- Film poster
- Directed by: Kishor Moodbidri
- Written by: Kishor Moodbidri
- Produced by: K Rathnakar Kamath
- Starring: Vijay Raghavendra Greeshma Shridar Arjun Kapikad;
- Cinematography: Uday Leela
- Edited by: Pradeep Nayak
- Music by: Gagan Baderiya
- Production companies: Swayam Prabha Entertainment & Productions
- Release date: 7 February 2020;
- Running time: 154 minutes
- Country: India
- Language: Kannada

= Malgudi Days (2020 film) =

Indian Kannada Film

Malgudi Days is a 2020 Indian Kannada-language drama film written and directed by Kishore Moodbidri, and produced by K Rathnakar Kamath. Starring Vijay Raghavendra, Greeshma Shridar, with a music score by Gagan Baderiya, it was released in India on 7 February 2020. Despite receiving critical reviews for music, Gagan went on to win the Karnataka State Film Award for Best Music Director for the year 2020.

==Plot==
Writer Lakshmi Narayana Malgudi, (Vijay Raghavendra) a well-known writer, has announced his retirement from writing and his fans are heartbroken. The man, who lived his entire life creating wonderful memories for his readers, carries around a heavy heart but refuses to share with anyone the reason behind it.
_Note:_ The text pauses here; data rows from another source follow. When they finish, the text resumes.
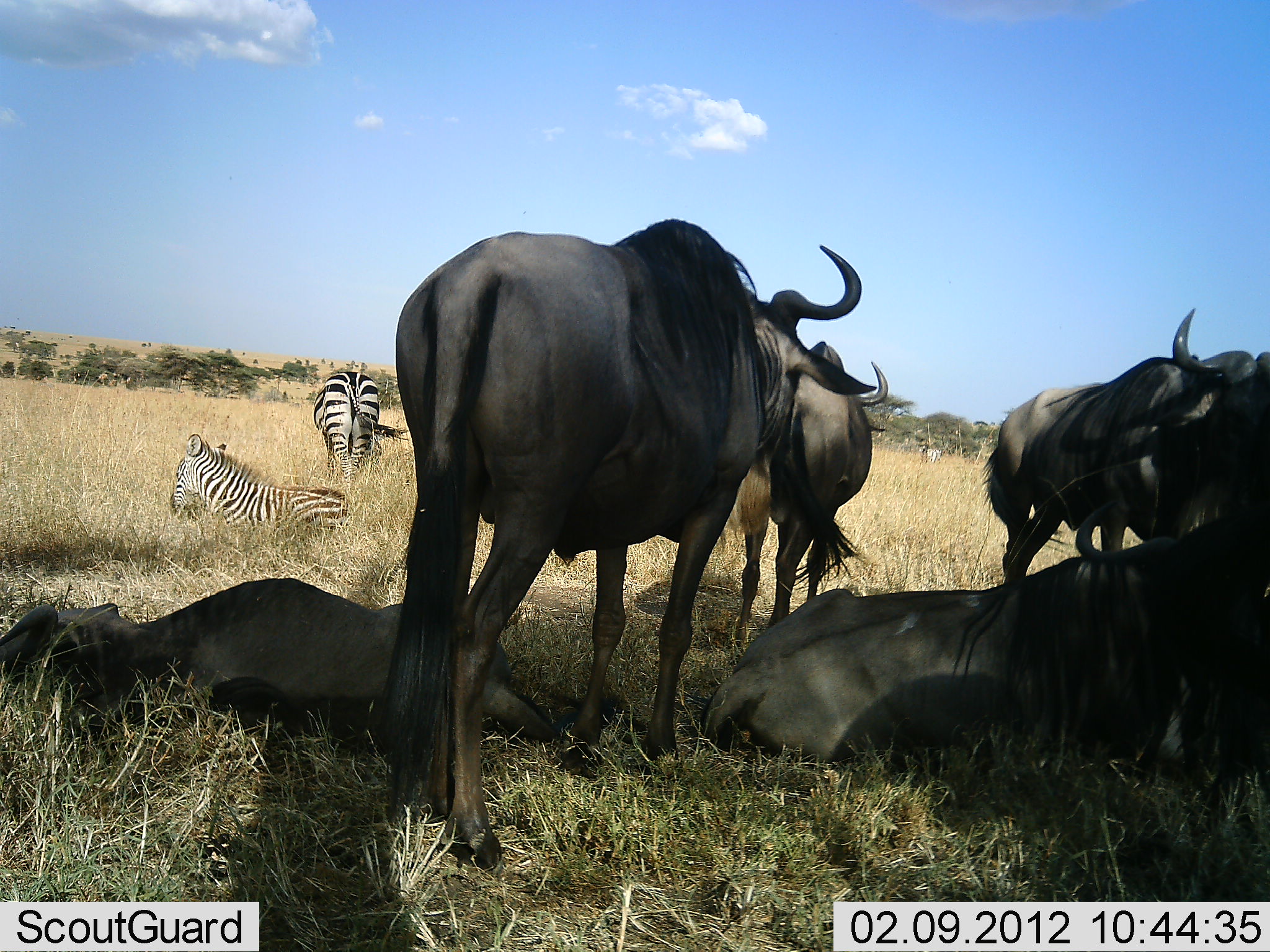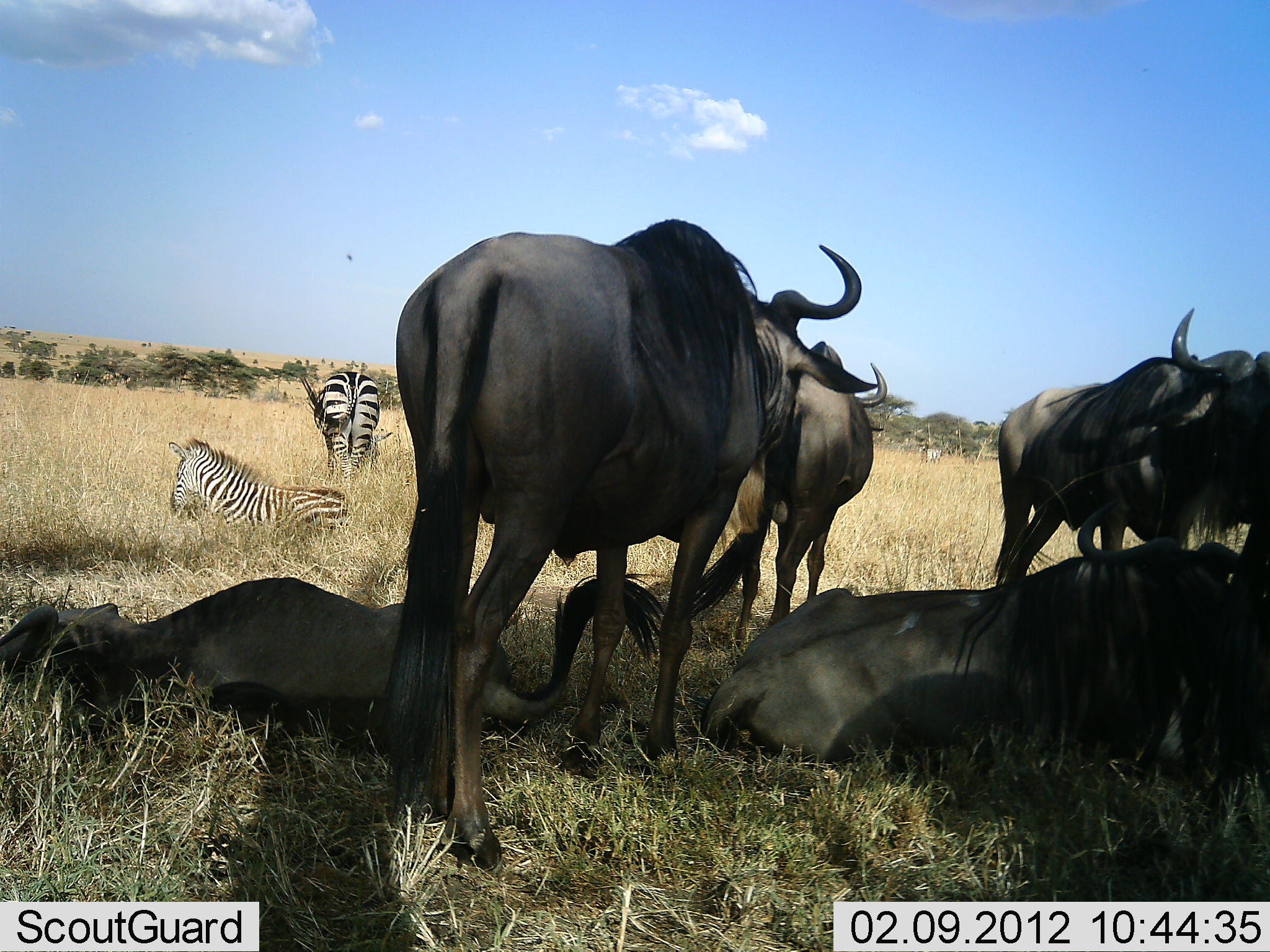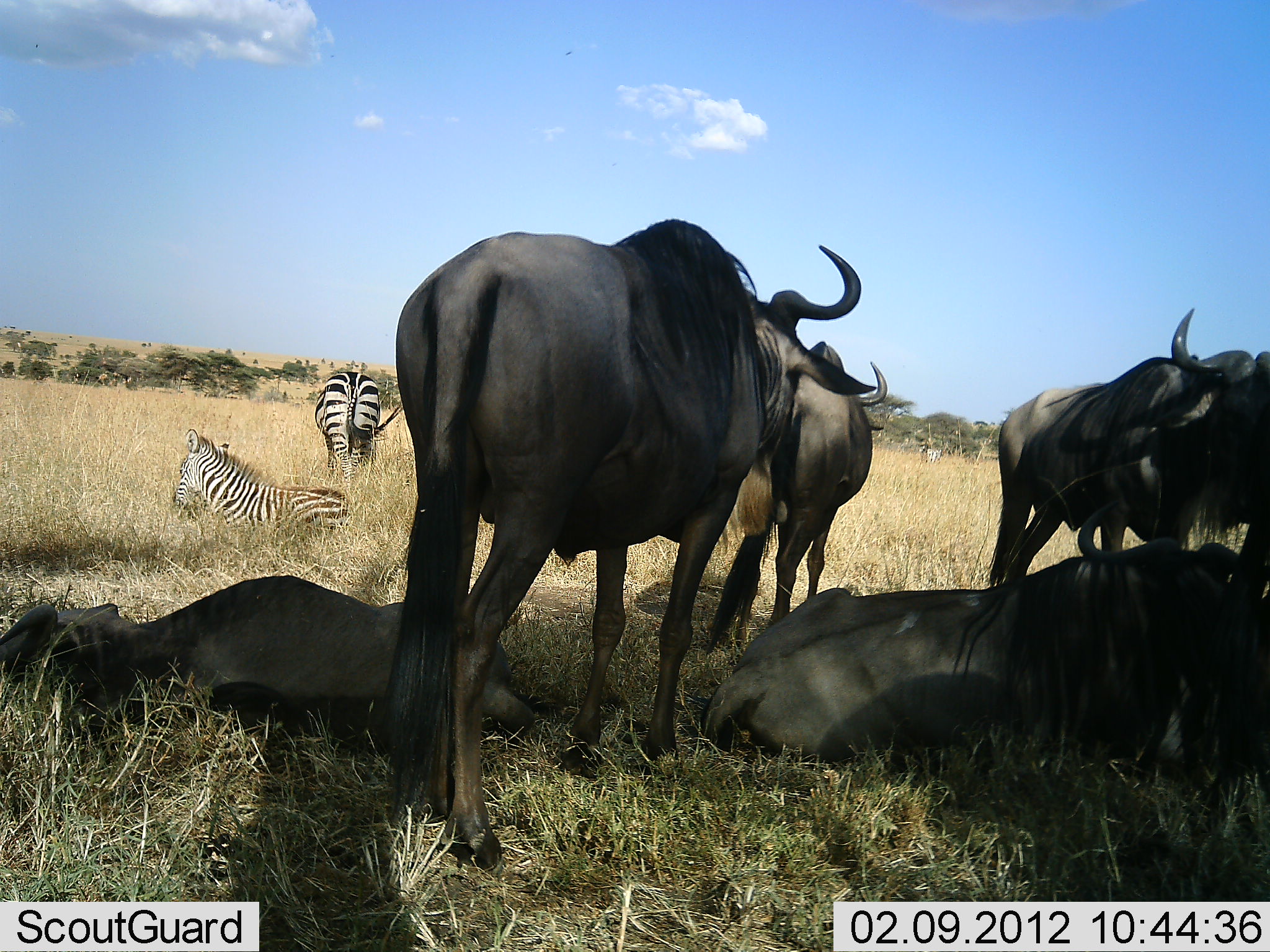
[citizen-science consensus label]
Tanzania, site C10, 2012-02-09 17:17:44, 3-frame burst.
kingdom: Animalia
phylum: Chordata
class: Mammalia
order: Artiodactyla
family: Bovidae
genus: Connochaetes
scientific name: Connochaetes taurinus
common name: blue wildebeest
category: wildebeest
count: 6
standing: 86%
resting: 97%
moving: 0%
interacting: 7%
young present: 0%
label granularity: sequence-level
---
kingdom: Animalia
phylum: Chordata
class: Mammalia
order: Perissodactyla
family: Equidae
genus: Equus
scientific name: Equus quagga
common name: plains zebra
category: zebra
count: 2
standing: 74%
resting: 100%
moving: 0%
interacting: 0%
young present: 4%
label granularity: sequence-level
While his family suggests that he settle in a foreign land, Malgudi has other plans. He decides to go back to the place where he spent his childhood - Malgudi. Prakruti (Greeshma), who has quit her job after reporting workplace harassment, is on the way to find herself. The two meet into each other and begin a journey together. En route, they narrate their stories to each other. In the flashback (the late 70s), Malgudi (a Hindu boy), a studious student of Class 10, falls in love with Lenita (a Christian girl) who is mute. Her father, a cop, is recently transferred to Malgudi and the family is still in the process of settling down. Malgudi's love for Lenita doubles when he finds out she is mute. Amidst all this, communal tension breaks out between Hindus and Christians in the town. While Lenita reciprocates Malgudi's love, miscreants blame Lenita's family for indulging in conversion. As the tension intensifies, Malgudi flees to Bengaluru. Forty years later, still in love with Lenita, he enters Malgudi with the hope of meeting her.

== Cast ==

- Vijay Raghavendra as Lakshmi Narayana Malgudi in short Malgudi
- Greeshma Sridhar as Prakruti
- Arjun Kapikad as Vijay
- Dhanaraj Cm
- Tejaswini

==Production==
The film, despite its title, is not based on the short story collection by R. K. Narayan.

==Soundtrack==

Greeshma Shridar composed the music There are eight songs.

Track list
| No. | Title | Lyrics | Singer(s) | Length |
|---|---|---|---|---|
| 1. | "Katale Sarge" | Kishor Moodbidri | Raghu Dixit | 1:09 |
| 2. | "Hoo Malege" | Kishor Moodbidri | Siddhartha Belmannu, Sruthy Sasidharan | 4:15 |
| 3. | "Oorondu Karedante" | Kishor Moodbidri | Raghu Dixit, Vaishnavi Ravi | 4:01 |
| 4. | "Kanasina Kannye Kannamunde" | Kishor Moodbidri, Gubbi | Sanjith Hegde, Ninaada Nayak, Gubbi | 3:10 |
| 5. | "Nooru Nooru Aase" (Rap:Madhura Gowda) | Pramod Maravante | Supriya Lohith | 4:15 |
| 6. | "Nenapina Doniyali" | Madhuri Seshadri | Madhuri Seshadri | 2:39 |
| 7. | "Kanneeru Kenney Mele" | Kishor Moodbidri | Sanjith Hegde | 4:01 |
| 8. | "Amma-Bharavaseya Belaka Bitti" | Kishor Moodbidri | Ashwini Sharma | 3:19 |
| Total length: |  |  |  | 25:24 |

== Home media ==
The film was made available to stream on OTT platform Amazon Prime on 8 March 2020.

==Reception==
Reviewing Malgudi Days for The Times of India Tanvi PS gave three points five stars from five. Aravind Shwetha of The News Minute wrote, "Editor Pradeep Nayak had scope for enhancing the quality of the final output by chopping off a few unnecessary scenes. He seems to have gotten along with the ride and let the slow pace try to impress the audience. The biggest drawback of the movie is the music by Gagan Baderia".